EXERCISE AIM: Rewrite the listing below, replacing "camera" with "observer" wherever it occurs and leaving everything else unchanged.

Start of MATERIAL FOR THIS EXERCISE

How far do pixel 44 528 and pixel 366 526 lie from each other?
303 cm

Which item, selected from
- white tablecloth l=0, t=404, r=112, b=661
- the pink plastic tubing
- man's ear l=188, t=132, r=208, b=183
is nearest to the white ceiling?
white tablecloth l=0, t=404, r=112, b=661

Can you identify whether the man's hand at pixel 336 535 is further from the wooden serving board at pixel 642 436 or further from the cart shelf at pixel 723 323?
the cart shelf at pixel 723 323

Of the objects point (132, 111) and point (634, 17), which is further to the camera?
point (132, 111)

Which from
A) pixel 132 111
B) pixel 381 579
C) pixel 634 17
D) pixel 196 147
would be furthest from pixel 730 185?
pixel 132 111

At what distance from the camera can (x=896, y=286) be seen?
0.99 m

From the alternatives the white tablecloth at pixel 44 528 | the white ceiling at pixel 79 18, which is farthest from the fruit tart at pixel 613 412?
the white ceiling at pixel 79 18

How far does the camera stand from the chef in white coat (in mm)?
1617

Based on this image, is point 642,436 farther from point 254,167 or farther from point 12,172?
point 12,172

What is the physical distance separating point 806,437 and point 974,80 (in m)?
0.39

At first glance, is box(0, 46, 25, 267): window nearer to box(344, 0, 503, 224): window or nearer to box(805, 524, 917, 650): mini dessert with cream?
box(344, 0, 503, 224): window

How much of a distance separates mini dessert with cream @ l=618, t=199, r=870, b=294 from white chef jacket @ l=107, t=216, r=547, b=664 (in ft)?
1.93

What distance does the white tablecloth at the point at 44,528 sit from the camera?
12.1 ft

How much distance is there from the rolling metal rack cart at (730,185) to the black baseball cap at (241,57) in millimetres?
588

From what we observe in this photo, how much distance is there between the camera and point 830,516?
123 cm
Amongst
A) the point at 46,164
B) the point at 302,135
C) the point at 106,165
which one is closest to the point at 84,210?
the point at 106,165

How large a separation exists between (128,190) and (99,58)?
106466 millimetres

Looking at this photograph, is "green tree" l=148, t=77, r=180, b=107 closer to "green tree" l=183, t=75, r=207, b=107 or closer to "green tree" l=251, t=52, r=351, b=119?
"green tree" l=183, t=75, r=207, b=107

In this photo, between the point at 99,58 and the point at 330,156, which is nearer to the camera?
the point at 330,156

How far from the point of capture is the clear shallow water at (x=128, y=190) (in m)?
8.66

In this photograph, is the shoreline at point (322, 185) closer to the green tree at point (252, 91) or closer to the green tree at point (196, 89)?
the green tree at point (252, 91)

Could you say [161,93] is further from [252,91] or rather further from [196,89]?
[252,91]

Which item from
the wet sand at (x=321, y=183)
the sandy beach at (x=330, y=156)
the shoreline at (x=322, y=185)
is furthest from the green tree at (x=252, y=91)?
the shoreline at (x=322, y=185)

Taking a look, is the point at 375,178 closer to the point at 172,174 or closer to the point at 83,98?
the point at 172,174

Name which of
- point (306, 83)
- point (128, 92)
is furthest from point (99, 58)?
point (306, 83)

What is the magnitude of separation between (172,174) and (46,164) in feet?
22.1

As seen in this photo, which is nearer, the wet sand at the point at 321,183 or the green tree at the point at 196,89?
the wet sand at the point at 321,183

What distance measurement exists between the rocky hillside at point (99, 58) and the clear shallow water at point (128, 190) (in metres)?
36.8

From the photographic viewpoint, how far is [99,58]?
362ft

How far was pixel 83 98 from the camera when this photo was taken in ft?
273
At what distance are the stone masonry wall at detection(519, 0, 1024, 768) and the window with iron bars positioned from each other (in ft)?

End of MATERIAL FOR THIS EXERCISE

ANSWER TO THIS EXERCISE:
How far do pixel 44 528 and pixel 366 526 lie from each other?
303 cm

Which item, selected from
- white tablecloth l=0, t=404, r=112, b=661
- the pink plastic tubing
- man's ear l=188, t=132, r=208, b=183
is nearest to the white ceiling?
white tablecloth l=0, t=404, r=112, b=661

Can you identify whether the man's hand at pixel 336 535 is further from the wooden serving board at pixel 642 436 or further from the cart shelf at pixel 723 323?
the cart shelf at pixel 723 323

Of the objects point (132, 111) and point (634, 17), which is further to the observer?
point (132, 111)

Which from
A) pixel 132 111
B) pixel 381 579
C) pixel 634 17
D) pixel 196 147
would be furthest from pixel 730 185?
pixel 132 111

At what distance from the observer can (x=896, y=286) be seen?
0.99 m

From the alternatives the white tablecloth at pixel 44 528 | the white ceiling at pixel 79 18, which is farthest from the fruit tart at pixel 613 412?
the white ceiling at pixel 79 18

How far does the observer stand from the chef in white coat (in mm)?
1617

Based on this image, is point 642,436 farther from point 254,167 or farther from point 12,172?
point 12,172

What is the physical distance separating point 806,437 and point 974,80 (in m)?
0.39

At first glance, is box(0, 46, 25, 267): window nearer to box(344, 0, 503, 224): window or nearer to box(805, 524, 917, 650): mini dessert with cream?
box(344, 0, 503, 224): window

How much of a distance separates mini dessert with cream @ l=618, t=199, r=870, b=294 from white chef jacket @ l=107, t=216, r=547, b=664 (in ft)?
1.93

What distance does the white tablecloth at the point at 44,528 sit from the observer?
12.1 ft

How much distance is there from the rolling metal rack cart at (730,185) to the black baseball cap at (241,57) in millimetres?
588

From what we observe in this photo, how much distance is there between the observer and point 830,516?
123 cm
Amongst
A) the point at 46,164
B) the point at 302,135
C) the point at 106,165
which one is closest to the point at 84,210?
the point at 106,165

How large a separation exists between (128,190) and (99,58)?
106466 millimetres

Looking at this photograph, is "green tree" l=148, t=77, r=180, b=107 closer to "green tree" l=183, t=75, r=207, b=107 or closer to "green tree" l=251, t=52, r=351, b=119?
"green tree" l=183, t=75, r=207, b=107

In this photo, between the point at 99,58 and the point at 330,156, which is nearer to the observer?
the point at 330,156

How far from the point of capture is the clear shallow water at (x=128, y=190) (in m)?
8.66

In this photograph, is the shoreline at point (322, 185) closer to the green tree at point (252, 91) or closer to the green tree at point (196, 89)?
the green tree at point (252, 91)

Could you say [161,93] is further from [252,91] or rather further from [196,89]?
[252,91]

Which item from
the wet sand at (x=321, y=183)
the sandy beach at (x=330, y=156)
the shoreline at (x=322, y=185)
is furthest from the green tree at (x=252, y=91)?
the shoreline at (x=322, y=185)

Taking a look, is the point at 375,178 closer to the point at 172,174 or closer to the point at 83,98?
the point at 172,174

Name which of
- point (306, 83)
- point (128, 92)
is furthest from point (99, 58)?
point (306, 83)

What is the magnitude of separation between (172,174) and (46,164) in feet?
22.1

As seen in this photo, which is nearer, the wet sand at the point at 321,183 or the green tree at the point at 196,89?
the wet sand at the point at 321,183

What distance measurement exists between the rocky hillside at point (99, 58) and the clear shallow water at point (128, 190) (in metres)?
36.8

From the photographic viewpoint, how far is [99,58]?
362ft

How far was pixel 83 98 from the observer when this photo was taken in ft?
273
At what distance are the stone masonry wall at detection(519, 0, 1024, 768) and the window with iron bars positioned from each other (in ft)?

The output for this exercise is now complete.